** START OF Text provided **
Document:

Exhibit
4.21

 

DESCRIPTION
OF THE REGISTRANT’S SECURITIES REGISTERED PURSUANT TO SECTION 12 OF THE SECURITIES EXCHANGE ACT OF 1934, AS AMENDED

 

General

 

Pursuant
to our fifth amended and restated certificate of incorporation (as amended, the “Restated Certificate”), our authorized
capital stock consists of a total of Two Hundred Sixty Million (260,000,000) shares, of which Two Hundred Fifty Million (250,000,000)
shares are Common Stock, and Ten Million (10,000,000) shares are Preferred Stock.

 

As
of December 31, 2020, Hancock Jaffe Laboratories, Inc. (“we,” “our,” “us” or the “Company”)
had two classes of securities registered under Section 12 of the Securities Exchange Act of 1934, as amended (the “Exchange
Act”): our Common Stock, par value $0.00001 per share (the “Common Stock”) and our warrants issued as part of
the units consisting of one share of Common Stock and one warrant to purchase commons stock sold to the public through our initial
public offering (the “Listed Warrants”).

 

The
following description of our Common Stock is not complete and is subject to and qualified in its entirety by our Restated Certificate
and amended and restated bylaws which are filed as exhibits 3.1, 3.2 and 3.3 to our Annual Report on Form 10-K for the year ended
December 31, 2020 (the “Report) of which this Exhibit 4.21 is a part, and by the relevant provisions of the Delaware General
Corporation Law. The following description of our Listed Warrants is not complete and is subject to and qualified in its entirety
by the warrant agreement, as amended, which is filed as Exhibits 4.11, 4.12 and 4.13 to our Report.
** END OF Text provided **
Continue the description of the registered securities from the point where it stops. The rows that come next play no part in any task.
** START OF Recorded data **
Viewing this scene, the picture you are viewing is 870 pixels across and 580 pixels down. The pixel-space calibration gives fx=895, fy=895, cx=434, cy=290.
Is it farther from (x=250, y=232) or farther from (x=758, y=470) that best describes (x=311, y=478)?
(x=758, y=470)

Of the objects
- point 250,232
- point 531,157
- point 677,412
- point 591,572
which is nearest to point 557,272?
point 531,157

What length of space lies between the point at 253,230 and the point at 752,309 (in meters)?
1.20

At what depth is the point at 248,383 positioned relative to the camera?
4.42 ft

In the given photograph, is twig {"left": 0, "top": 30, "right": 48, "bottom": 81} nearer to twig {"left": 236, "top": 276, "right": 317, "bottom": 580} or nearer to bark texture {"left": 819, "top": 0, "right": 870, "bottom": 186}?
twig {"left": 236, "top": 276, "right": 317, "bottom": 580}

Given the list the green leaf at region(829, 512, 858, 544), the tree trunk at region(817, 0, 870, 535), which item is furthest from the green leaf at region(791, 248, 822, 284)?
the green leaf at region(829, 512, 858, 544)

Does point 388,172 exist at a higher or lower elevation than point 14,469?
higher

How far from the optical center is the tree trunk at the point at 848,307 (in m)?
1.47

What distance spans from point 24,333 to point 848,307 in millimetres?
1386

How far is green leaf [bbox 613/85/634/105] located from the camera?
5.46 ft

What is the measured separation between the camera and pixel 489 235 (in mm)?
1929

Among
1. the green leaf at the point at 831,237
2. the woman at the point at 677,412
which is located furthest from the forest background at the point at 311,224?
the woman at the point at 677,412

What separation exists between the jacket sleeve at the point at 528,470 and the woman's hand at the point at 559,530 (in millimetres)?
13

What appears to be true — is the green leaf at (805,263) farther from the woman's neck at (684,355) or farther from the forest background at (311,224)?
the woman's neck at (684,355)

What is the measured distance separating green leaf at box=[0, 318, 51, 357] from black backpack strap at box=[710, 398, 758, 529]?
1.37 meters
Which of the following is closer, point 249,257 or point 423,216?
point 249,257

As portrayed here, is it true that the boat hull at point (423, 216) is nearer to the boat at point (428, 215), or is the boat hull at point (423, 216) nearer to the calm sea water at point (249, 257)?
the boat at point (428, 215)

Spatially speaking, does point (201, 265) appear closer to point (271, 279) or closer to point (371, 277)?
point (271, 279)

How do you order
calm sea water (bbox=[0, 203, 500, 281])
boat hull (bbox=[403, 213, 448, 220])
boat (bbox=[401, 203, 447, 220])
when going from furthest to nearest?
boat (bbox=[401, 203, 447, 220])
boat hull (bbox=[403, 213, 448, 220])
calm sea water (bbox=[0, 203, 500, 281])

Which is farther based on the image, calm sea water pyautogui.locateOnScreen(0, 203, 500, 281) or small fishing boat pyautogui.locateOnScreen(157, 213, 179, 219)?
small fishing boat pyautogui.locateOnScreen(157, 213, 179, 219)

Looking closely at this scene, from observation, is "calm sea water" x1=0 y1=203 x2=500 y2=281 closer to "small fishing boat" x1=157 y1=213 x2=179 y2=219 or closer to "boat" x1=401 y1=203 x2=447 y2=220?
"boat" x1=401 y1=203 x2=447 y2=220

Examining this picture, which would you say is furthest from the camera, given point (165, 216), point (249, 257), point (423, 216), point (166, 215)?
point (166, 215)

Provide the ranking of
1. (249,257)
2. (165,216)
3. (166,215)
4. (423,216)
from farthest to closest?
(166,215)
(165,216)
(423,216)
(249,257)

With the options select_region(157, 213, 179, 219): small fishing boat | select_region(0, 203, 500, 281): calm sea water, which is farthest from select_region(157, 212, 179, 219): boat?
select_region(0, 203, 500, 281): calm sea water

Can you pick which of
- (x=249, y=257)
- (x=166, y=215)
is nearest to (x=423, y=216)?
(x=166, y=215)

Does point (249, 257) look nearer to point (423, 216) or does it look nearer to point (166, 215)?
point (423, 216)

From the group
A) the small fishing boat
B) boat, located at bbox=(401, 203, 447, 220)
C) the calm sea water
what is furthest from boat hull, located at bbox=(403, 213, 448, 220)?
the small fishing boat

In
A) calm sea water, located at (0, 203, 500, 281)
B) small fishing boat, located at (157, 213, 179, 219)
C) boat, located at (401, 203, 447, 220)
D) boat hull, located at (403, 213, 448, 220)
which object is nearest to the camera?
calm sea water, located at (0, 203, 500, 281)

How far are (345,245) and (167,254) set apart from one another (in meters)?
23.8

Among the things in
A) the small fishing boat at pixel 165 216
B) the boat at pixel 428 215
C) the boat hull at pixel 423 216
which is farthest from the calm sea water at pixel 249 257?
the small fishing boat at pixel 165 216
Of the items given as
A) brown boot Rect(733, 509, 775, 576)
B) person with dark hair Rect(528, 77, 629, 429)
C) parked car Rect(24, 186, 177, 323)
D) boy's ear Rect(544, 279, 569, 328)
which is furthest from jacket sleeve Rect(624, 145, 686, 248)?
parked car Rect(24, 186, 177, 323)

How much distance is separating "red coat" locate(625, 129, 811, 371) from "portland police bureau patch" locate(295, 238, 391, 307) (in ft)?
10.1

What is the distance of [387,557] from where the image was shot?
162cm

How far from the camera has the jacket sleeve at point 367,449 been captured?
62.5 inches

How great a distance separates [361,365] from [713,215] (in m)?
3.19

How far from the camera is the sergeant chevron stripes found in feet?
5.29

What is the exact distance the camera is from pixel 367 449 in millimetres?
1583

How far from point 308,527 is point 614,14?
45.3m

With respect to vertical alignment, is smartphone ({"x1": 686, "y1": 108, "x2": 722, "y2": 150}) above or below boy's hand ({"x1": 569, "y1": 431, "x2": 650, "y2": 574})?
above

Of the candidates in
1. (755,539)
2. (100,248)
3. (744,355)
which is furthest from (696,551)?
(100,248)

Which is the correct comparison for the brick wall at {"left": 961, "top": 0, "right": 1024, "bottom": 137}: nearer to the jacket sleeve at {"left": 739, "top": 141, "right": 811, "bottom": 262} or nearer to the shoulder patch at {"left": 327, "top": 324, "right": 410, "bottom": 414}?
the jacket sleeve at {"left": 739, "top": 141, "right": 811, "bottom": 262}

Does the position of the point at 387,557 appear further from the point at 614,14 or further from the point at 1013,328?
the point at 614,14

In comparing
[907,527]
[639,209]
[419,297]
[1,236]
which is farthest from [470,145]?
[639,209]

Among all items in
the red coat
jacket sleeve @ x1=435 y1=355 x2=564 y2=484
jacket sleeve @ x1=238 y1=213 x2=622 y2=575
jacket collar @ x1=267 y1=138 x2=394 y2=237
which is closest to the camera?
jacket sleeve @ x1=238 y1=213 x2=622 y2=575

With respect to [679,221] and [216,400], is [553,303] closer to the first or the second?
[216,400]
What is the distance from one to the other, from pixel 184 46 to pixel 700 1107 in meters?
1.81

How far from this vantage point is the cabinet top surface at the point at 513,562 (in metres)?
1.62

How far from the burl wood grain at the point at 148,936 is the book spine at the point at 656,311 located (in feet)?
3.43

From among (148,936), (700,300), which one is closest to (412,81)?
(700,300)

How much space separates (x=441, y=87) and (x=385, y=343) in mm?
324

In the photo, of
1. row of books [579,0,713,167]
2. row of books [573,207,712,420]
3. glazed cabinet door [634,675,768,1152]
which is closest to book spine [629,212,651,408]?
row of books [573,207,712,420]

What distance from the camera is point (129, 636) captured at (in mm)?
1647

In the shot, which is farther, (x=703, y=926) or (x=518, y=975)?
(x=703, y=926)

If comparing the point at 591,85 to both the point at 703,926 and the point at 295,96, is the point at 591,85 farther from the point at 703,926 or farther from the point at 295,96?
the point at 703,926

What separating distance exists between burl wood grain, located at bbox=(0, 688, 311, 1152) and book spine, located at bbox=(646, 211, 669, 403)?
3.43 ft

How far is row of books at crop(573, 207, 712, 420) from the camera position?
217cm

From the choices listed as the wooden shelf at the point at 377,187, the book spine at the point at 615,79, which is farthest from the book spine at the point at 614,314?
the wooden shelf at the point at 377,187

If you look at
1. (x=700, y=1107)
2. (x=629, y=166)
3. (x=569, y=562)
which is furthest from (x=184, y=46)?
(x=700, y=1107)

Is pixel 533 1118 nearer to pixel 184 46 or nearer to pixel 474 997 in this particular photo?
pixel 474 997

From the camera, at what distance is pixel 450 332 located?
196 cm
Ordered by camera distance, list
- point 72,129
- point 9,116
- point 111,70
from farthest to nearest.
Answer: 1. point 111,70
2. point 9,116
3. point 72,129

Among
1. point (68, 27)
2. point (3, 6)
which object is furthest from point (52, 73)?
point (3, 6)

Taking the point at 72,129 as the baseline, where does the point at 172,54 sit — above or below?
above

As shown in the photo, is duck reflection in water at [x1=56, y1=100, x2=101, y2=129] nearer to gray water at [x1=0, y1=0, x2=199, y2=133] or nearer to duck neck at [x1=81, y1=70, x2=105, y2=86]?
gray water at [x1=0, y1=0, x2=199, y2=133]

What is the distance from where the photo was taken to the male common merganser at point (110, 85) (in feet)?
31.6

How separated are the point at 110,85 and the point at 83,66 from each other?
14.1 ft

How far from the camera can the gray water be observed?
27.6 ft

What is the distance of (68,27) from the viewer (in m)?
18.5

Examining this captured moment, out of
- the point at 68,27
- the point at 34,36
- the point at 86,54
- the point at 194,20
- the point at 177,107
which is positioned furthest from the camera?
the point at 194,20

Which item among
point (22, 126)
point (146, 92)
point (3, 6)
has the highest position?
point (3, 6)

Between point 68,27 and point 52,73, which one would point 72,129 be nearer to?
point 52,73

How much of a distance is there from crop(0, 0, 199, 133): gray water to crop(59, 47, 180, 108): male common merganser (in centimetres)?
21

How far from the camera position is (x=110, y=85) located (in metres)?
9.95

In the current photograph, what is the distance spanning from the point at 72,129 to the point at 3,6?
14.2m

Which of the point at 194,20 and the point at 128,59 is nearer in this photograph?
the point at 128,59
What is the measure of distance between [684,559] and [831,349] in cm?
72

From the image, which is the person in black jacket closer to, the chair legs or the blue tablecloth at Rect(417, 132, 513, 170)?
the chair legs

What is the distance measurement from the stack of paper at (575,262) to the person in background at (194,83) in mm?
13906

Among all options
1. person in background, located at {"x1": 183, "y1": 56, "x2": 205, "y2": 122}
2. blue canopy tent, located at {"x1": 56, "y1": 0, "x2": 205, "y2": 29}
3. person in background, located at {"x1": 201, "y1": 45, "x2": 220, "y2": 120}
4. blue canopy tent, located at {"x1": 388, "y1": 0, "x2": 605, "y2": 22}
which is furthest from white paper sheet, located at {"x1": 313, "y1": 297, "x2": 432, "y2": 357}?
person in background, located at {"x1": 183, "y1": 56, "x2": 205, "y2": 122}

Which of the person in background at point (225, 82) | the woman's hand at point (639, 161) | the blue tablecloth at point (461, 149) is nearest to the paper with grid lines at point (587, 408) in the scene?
** END OF Recorded data **
→ **The output**:
 

Common
Stock

 

Under
the terms of our Restated Certificate, holders of our Common Stock are entitled to one vote for each share held on all matters
submitted to a vote of stockholders, including the election of directors, and do not have cumulative voting rights. The holders
of outstanding shares of Common Stock are entitled to receive dividends out of assets or funds legally available for the payment
of dividends at such times and in such amounts as our board of directors from time to time may determine. Our Common Stock is
not entitled to pre-emptive rights and is not subject to conversion or redemption. Upon liquidation, dissolution or winding up
of our company, the assets legally available for distribution to stockholders are distributable ratably among the holders of our
Common Stock after payment of liquidation preferences, if any, on any outstanding payment of other claims of creditors. The rights,
preferences and privileges of holders of Common Stock are subject to and may be adversely affected by the rights of the holders
of shares of any series of preferred stock that we may designate and issue in the future.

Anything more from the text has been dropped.